Hint: Try matching first and last terms: $A^3 = x^3$ and $B^3=-\frac{64}{x^3}$ and check if it fits the other terms.

Answer 2

Hint: expand $$\left(x - \frac 4x\right)^3$$

Answer 3

Hint: $y = \left(x - \dfrac4x\right)^3 \Longrightarrow x^2 - x\sqrt[3]{y} - 4 = 0$.

Answer 4

for $x \in (-\infty,0)$ the inverse function has the form

$$ f^{-1}(x)=\frac{1}{2}\left( \sqrt[3]{x}-\sqrt{\sqrt[3]{x^2}+16} \right) $$ As mentioned above we have

$y = \left(x - \dfrac4x\right)^3 \Longrightarrow x^2 - x\sqrt[3]{y} - 4 = 0$.

By solving the equation we get $$ x=\frac{1}{2}\left( \sqrt[3]{y}-\sqrt{\sqrt[3]{y^2}+16} \right), $$ and $$ x=\frac{1}{2}\left( \sqrt[3]{y}+\sqrt{\sqrt[3]{y^2}+16} \right). $$ The first expression is always negative (note $x \in (-\infty,0)$ but second is positive and not suitable for us. Thus, changing the variables, we get the inverse function.

Answer 5

$\left(x-\frac{4}{x}\right)^{3}$

Answer 6

First of all, $f$ does not have a inverse function because you always have two root of $f - y$. One positive root, one negative root.
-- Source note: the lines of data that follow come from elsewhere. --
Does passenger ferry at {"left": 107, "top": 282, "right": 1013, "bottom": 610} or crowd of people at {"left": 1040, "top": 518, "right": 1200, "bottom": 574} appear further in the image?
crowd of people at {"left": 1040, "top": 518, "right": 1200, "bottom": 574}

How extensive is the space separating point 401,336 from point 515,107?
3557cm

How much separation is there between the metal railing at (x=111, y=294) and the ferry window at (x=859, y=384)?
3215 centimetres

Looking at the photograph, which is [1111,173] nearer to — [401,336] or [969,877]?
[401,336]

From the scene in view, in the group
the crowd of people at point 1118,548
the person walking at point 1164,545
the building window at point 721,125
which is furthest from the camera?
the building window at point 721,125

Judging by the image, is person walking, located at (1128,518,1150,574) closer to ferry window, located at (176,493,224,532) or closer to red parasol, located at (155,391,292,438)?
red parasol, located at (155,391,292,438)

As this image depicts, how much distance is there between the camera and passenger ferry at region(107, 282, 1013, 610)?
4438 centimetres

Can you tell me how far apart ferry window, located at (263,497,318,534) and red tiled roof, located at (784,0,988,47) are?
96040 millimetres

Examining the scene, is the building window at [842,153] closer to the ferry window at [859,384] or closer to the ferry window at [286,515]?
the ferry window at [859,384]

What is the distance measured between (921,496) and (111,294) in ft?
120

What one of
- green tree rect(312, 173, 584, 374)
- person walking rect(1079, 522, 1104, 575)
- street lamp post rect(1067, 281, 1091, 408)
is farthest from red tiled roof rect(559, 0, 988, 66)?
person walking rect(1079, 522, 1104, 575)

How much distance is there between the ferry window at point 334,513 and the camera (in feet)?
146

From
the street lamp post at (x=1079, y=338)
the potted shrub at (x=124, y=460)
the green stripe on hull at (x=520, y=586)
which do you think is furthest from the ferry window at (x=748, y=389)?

If you add the constraints that $x$ is positive and $y$ is real, then there will be an inverse function. $$(x - \frac4x)^3=y$$

Since $y$ is real:

$$x - \frac4x=\sqrt[3]y$$

Since $x$ is not zero.

$$x^2 - 4=\sqrt[3]yx$$

Solve the quadratic equation:

$$x^2 - \sqrt[3]yx = 4 $$ $$(x-\frac{\sqrt[3]y}2)^2=4+(\frac{\sqrt[3]y}2)^2$$ $$ x - \frac{\sqrt[3]y}2 = \pm \sqrt{4+(\frac{\sqrt[3]y}2)^2}$$ $$ x = \frac{\sqrt[3]y}2 \pm \sqrt{4+(\frac{\sqrt[3]y}2)^2}$$

Since $x$ is positive, and the magnitude of the second term is greater than the first term, so you have to take the plus sign. This is your inverse function: $$f^{-1}(y) = \frac{\sqrt[3]y}2 + \sqrt{4+(\frac{\sqrt[3]y}2)^2}$$

If, however, you constrain $x$ to be negative, then take the minus sign above.

Answer 7

I first would eliminate the negative exponents of $x$ by multiplying $f(x)$ by $x^3$ to get $$g(x)=x^3f(x)=x^6-12\,x^4+48\,x^2-64$$ If you are right in assuming that $f(x)=h(x)^3$ then $g(x)=p(x)^3$ and $g'(x)=3p'(x)p(x)^2$ Now we assume that $p$ is a polynomial then $$p(x)^2 \mid \text{gcd}(g(x),g'(x))$$ and $$\frac{g(x)}{\text{gcd}(p(x),p'(x))} \mid p(x)$$

We get $$p'(x)=6\,x^5-48\,x^3+96\,x$$ and $$\text{gcd}(p(x),p'(x))=x^4-8\,x^2+16$$

$$\frac{g(x)}{\text{gcd}(p(x),p'(x))}=x^2-4=(x-2)(x+2)$$ Because the degree of the last polynomial is $2$ we must have $$p(x)=x^2-4$$ (ignoring constant factors) We can check that $$x^6-12\,x^4+48\,x^2-64=(x^2-4)^3=(x-2)^3(x+2)^3$$ and so $$f(x)=(x-\frac{4}{x})^3=(\sqrt{x}-\frac{2}{\sqrt{x}})^3 (\sqrt{x}+\frac{2}{\sqrt{x}})^3$$

Now let's solve $$(x-2/x)=y$$ for $x$. By multiplying the equation by $x<$ we finally get the quadratic equation $$x^2-yx-2=0$$ and get

$$x=-{{\sqrt{y^2+8}-y}\over{2}} $$ $$x=+{{\sqrt{y^2+8}+y}\over{2}}$$

So we have two inverse images for each value $y$.